Ponant, the French luxury small-ship line, is beginning to feel right at home in the Asia-Pacific region. It has released a new brochure for 2016-17 featuring 23 cruises to seven countries in Asia and numerous South Pacific journeys. In less than two years, Ponant has waved goodbye to rival Lindblad and created a firm local footprint, no doubt sweet irony for Ponant’s Australasian chairperson Sarina Bratton, known affectionately as the “first lady of cruise”.
Ms Bratton pioneered luxury expedition cruising with the Orion in 2004, a ship bought by Lindblad two years ago and now sailing the Mediterranean. But all of that is history as Ms Bratton deals with a ship fire in the Falklands and the enviable problem of not having enough cabins to meet demand. The ship fire crippled Le Boreal in November 2015, one of a quintet of superb expedition ships that epitomise the Ponant offering. Luckily, sister ship L’Austral and the British RAF were on hand.
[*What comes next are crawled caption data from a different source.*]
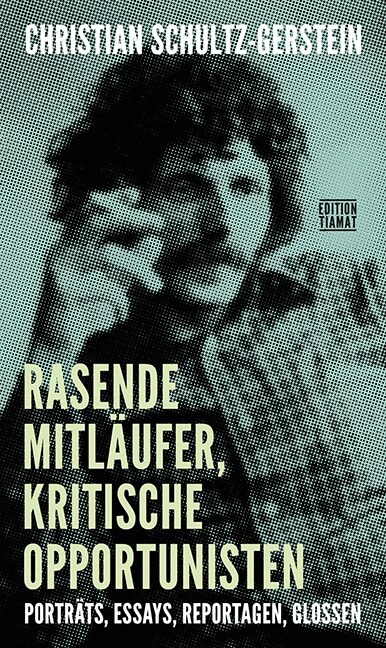 Rasende Mitlaufer, kritische Opportunisten (Paperback)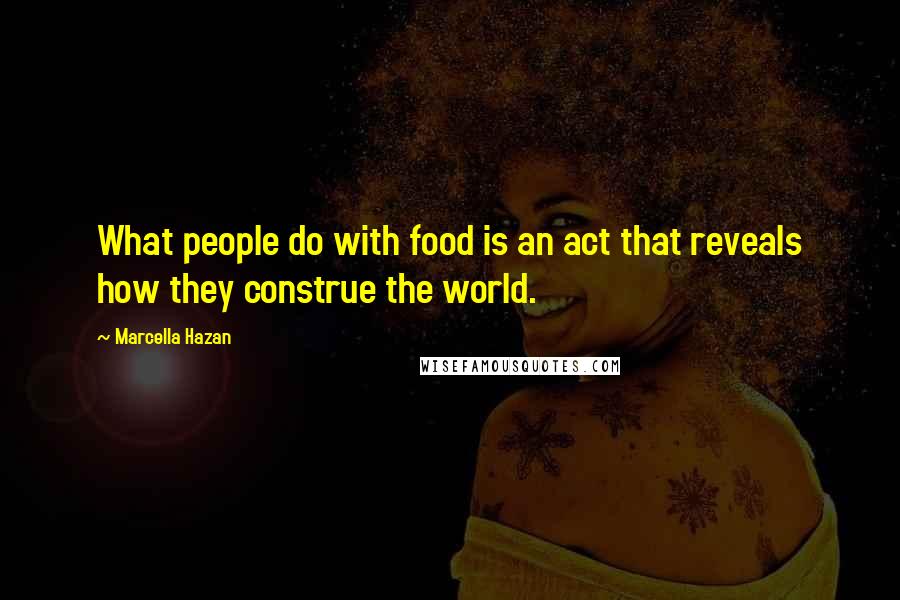 Marcella Hazan Quotes: What people do with food is an act that reveals how they construe the world.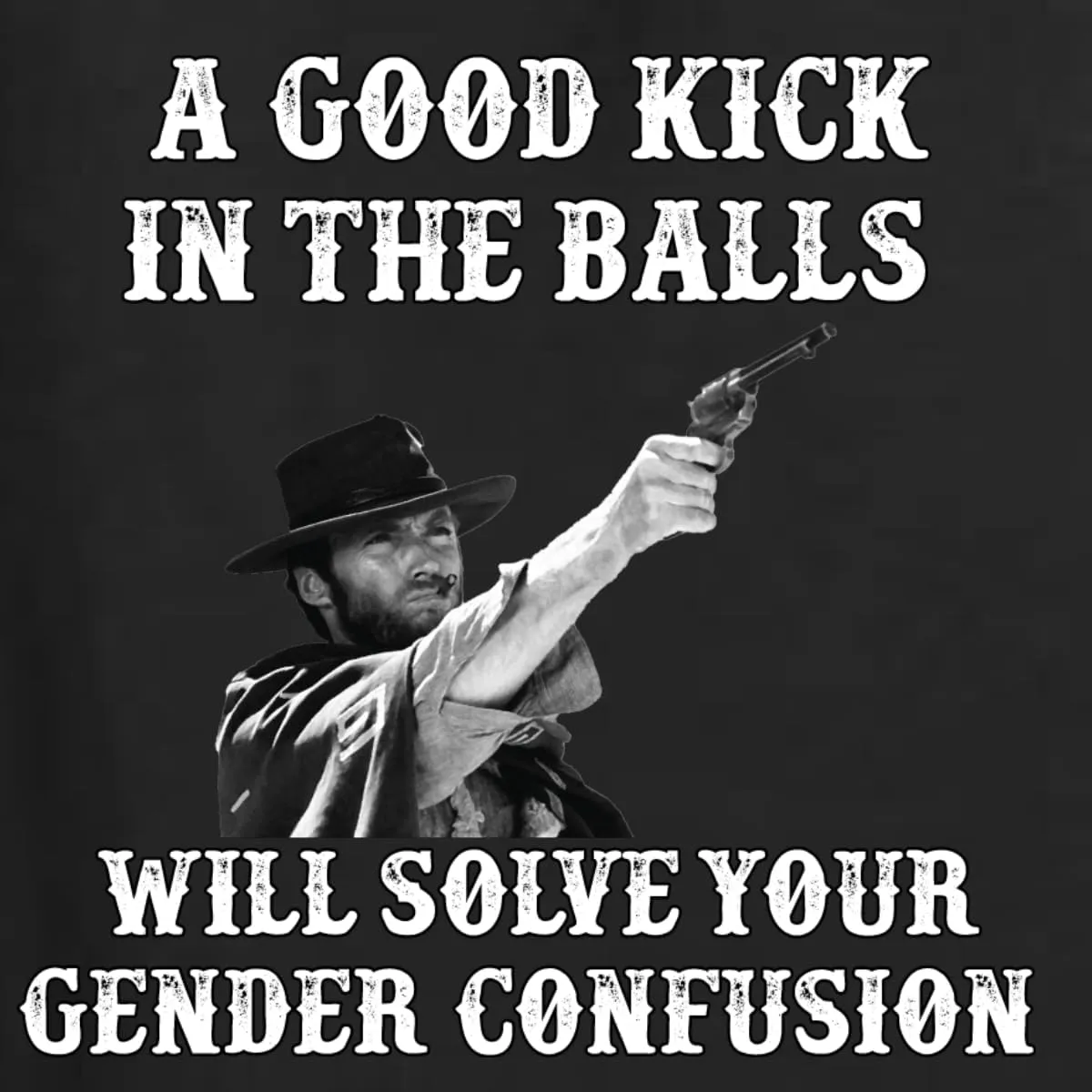 A Good Kick in The Balls Solves Gender Confusion Political Men's T-Shirt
Ms Bratton believes Ponant now has the luxury expedition market almost all to itself, and is keenly building Australasian destinations. She believes Ponant is supreme in the Polar Regions, and ship charters from China are flowing in. “China just wants to take more and more space in the polar regions, if we would give it to them,” Ms Bratton said.
Modern Scandinavian interiors and technology that can turn each ship from a luxury yacht in Europe to an Arctic explorer have given Ponant a competitive advantage. And while Silversea, Seabourn and Regent Seven Seas are also ramping up, Ms Bratton maintains that Ponant is still the only true expedition line around. “We’re very different. The world expedition ships, apart from the fact they’re old most – I think the average age is about 30 plus – cannot morph between expedition and luxury. We can do that anytime. “
The company was acquired recently by Artemis SA, the holding company of France’s billionaire Pinault family, adding to assets such as Christie’s, Chateau Latour and Gucci. Ms Bratton said the company was the sort of investor Ponant needed because the next stage is yet more growth. She believes eventually Ponant will need another four ships.
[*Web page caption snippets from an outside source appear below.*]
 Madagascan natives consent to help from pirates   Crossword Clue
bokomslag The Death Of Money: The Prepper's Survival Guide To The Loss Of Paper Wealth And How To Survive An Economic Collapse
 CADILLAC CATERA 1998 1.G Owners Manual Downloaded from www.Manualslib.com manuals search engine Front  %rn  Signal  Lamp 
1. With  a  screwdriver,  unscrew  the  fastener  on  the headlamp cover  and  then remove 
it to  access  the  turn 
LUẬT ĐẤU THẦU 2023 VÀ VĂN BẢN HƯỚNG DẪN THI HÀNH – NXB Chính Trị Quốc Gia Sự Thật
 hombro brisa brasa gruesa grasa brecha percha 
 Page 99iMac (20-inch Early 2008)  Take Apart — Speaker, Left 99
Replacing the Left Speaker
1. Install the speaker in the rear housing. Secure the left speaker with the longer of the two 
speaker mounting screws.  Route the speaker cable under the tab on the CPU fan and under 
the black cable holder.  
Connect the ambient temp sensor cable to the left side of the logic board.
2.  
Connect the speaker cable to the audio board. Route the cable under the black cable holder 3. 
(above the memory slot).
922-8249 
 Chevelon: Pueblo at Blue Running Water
“The company must grow– we’re just running out of inventory and the sort of position that we’re in now already for 2016 and 2017 is so strong that we’ve got a limitation on inventory, which is a lovely position to be in – however it means that we really do need additional ships to continue to expand the business.
“We’ve got three ships down in Antarctica now, were going to have one of our vessels for the first time doing the New Zealand Sub Antarctica to Macquarie Island, so we are a polar specialist but also we see that, what we term as green and blue expedition having an enormous future as well.”